|Rezension| "Rush of Love: Verführt" von Abbi Glines



Wo ich herkam, standen alte Trucks mit großen erdverkrusteten Rädern vor den Häusern, in denen eine Party stieg.
Abbi Glines Schreibstil ist definitiv etwas für Schnellleser. Er lässt sich flüssig und - Achtung, Überraschung! - schnell lesen, sodass die Seiten nur so fliegen. Das war's allerdings auch schon, denn viel mehr gibt Glines Schreibstil dann doch wieder nicht her. Zwar kann sie erotische Szenen durchaus gut beschreiben und scheut nicht davor, Worte wie "Penis" zu benutzen (was ja fast an ein Wunder grenzt!), Besonderheiten weist ihre Schreibe dafür aber trotzdem nicht auf. Dennoch liest sich das Buch verblüffend gut, wenn auch die familiären Verstrickungen oft zur Verwirrung führen.

______

**Aufgaben**.
(1) Übersetzen Sie den Satz „Abbi Glines Schreibstil ist definitiv etwas für Schnellleser.“ aus der Rezension ins Englische.
(2) Schreiben Sie aus der Rezension den Abschnitt zwischen „Wo ich herkam, standen“ und „zur Verwirrung führen.“ einschließlich wortgetreu ab.

______

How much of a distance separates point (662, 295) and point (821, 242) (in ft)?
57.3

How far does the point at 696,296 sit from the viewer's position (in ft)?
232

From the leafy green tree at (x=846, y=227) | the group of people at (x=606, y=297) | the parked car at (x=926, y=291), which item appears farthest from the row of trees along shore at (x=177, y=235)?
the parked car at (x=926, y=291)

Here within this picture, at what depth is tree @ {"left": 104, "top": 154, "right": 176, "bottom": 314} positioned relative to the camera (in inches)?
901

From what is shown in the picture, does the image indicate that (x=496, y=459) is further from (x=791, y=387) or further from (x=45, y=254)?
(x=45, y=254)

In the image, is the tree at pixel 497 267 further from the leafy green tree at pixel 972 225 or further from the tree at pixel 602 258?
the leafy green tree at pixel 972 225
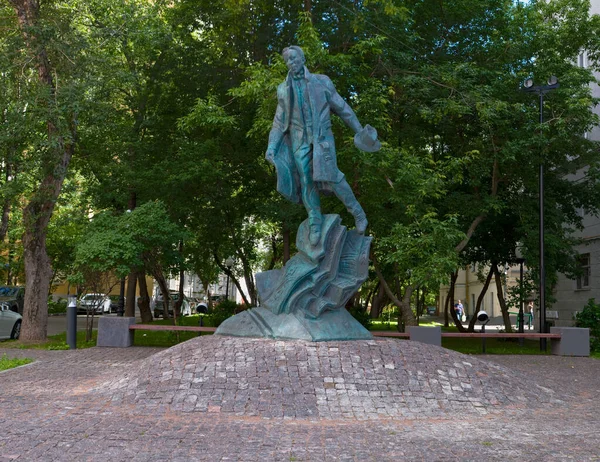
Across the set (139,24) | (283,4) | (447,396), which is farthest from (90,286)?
(447,396)

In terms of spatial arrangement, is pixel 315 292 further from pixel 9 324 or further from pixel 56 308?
pixel 56 308

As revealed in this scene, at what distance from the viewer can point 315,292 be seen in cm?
1129

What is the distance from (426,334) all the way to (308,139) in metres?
6.90

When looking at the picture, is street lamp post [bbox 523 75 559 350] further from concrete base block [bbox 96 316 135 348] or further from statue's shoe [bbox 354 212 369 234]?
concrete base block [bbox 96 316 135 348]

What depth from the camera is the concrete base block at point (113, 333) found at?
1722 cm

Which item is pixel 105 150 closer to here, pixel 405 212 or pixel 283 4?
pixel 283 4

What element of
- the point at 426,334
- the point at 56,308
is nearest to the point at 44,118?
the point at 426,334

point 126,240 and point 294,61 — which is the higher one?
point 294,61

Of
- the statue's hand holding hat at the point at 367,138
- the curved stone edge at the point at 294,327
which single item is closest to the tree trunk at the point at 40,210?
the curved stone edge at the point at 294,327

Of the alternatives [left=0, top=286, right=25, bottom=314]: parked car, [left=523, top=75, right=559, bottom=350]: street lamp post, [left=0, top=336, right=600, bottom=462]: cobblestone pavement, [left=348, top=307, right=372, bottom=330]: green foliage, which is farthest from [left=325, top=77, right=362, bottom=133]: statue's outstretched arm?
[left=0, top=286, right=25, bottom=314]: parked car

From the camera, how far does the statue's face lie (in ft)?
37.2

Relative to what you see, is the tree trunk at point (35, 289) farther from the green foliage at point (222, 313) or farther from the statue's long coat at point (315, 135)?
the statue's long coat at point (315, 135)

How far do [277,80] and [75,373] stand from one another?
782 centimetres

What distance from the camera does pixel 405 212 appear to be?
17.9 m
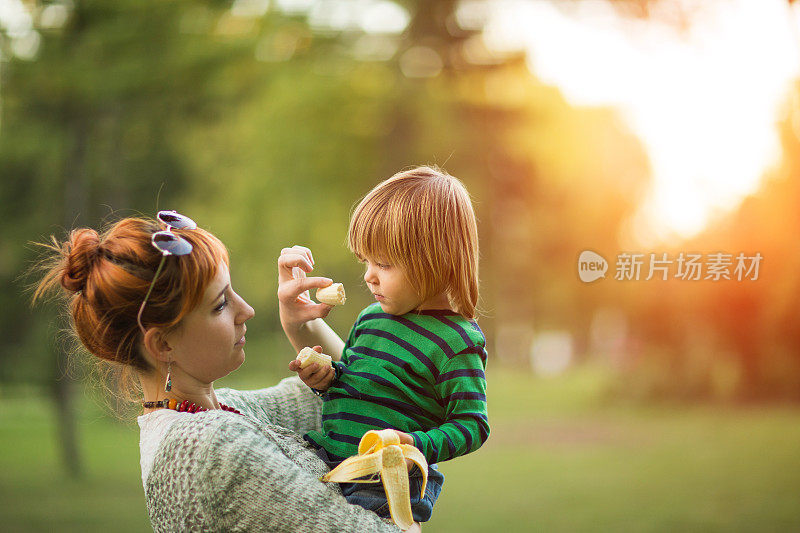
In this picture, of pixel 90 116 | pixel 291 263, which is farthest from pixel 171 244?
pixel 90 116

______

**Vollständige Antworten**.
(1) Abbi Glines's writing style is definitely something for fast readers.

(2)
Wo ich herkam, standen alte Trucks mit großen erdverkrusteten Rädern vor den Häusern, in denen eine Party stieg.
Abbi Glines Schreibstil ist definitiv etwas für Schnellleser. Er lässt sich flüssig und - Achtung, Überraschung! - schnell lesen, sodass die Seiten nur so fliegen. Das war's allerdings auch schon, denn viel mehr gibt Glines Schreibstil dann doch wieder nicht her. Zwar kann sie erotische Szenen durchaus gut beschreiben und scheut nicht davor, Worte wie "Penis" zu benutzen (was ja fast an ein Wunder grenzt!), Besonderheiten weist ihre Schreibe dafür aber trotzdem nicht auf. Dennoch liest sich das Buch verblüffend gut, wenn auch die familiären Verstrickungen oft zur Verwirrung führen.